Lay out every line of the items below as a numbered list, skipping any blank lines. Leave the pictures out of your answer.

Spatial data with pictures:
+--
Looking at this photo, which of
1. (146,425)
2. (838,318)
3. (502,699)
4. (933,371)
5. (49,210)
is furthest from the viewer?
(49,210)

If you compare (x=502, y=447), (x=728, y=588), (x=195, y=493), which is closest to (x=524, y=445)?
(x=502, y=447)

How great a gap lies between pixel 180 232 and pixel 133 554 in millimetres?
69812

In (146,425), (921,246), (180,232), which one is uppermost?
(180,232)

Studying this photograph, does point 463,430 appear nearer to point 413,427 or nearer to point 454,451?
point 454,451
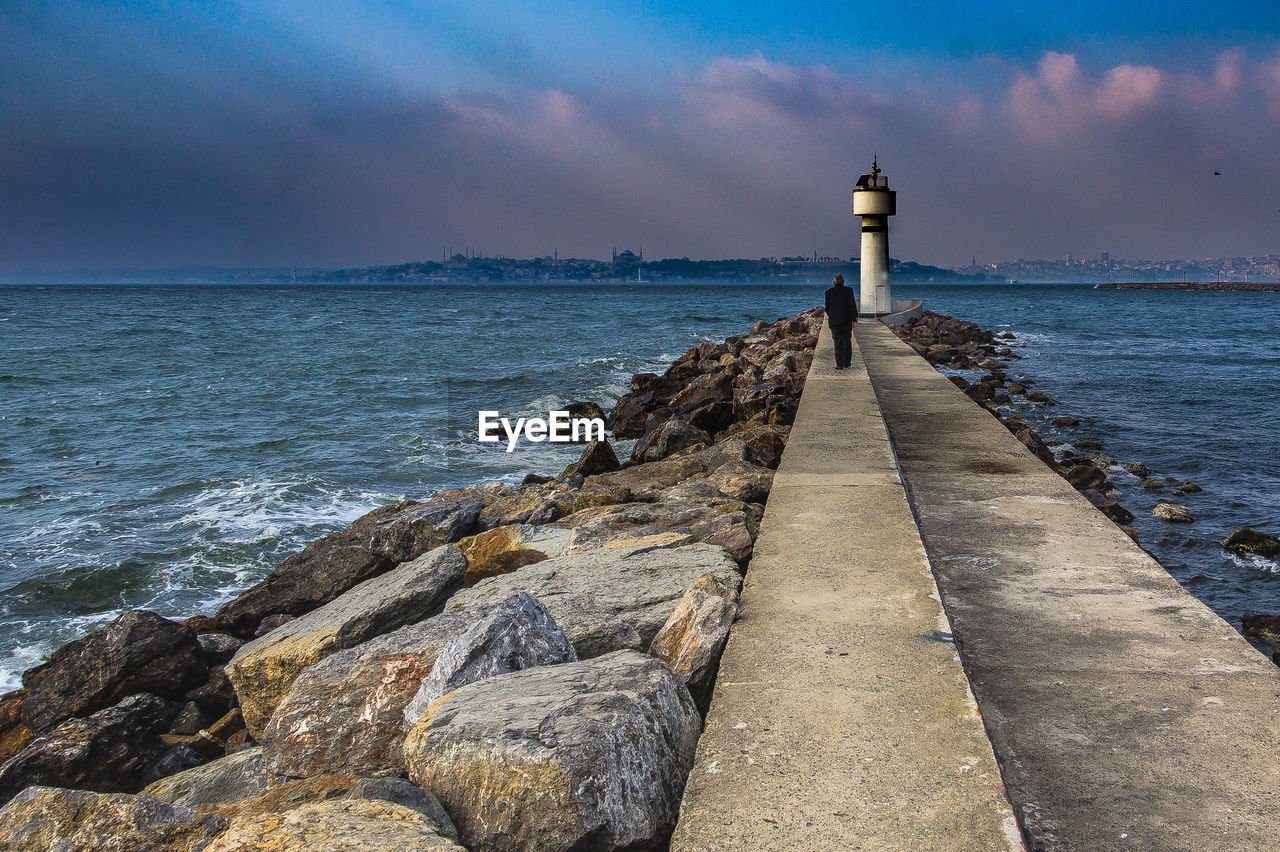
+--
Solution |
1. Looking at this photo, which of
2. 1. (146,425)
3. 2. (838,318)
4. 3. (502,699)
5. 4. (933,371)
6. 5. (49,210)
7. is furthest from the viewer?
8. (49,210)
9. If you compare (x=502, y=447), (x=728, y=588), (x=195, y=493), which is closest to (x=524, y=445)?
10. (x=502, y=447)
11. How great a gap lies between pixel 180 232 and pixel 133 554 in millimetres?
12. 69812
13. In (146,425), (921,246), (180,232), which one is uppermost?
14. (180,232)
15. Studying this photograph, does point 463,430 appear nearer to point 413,427 or nearer to point 454,451?
16. point 454,451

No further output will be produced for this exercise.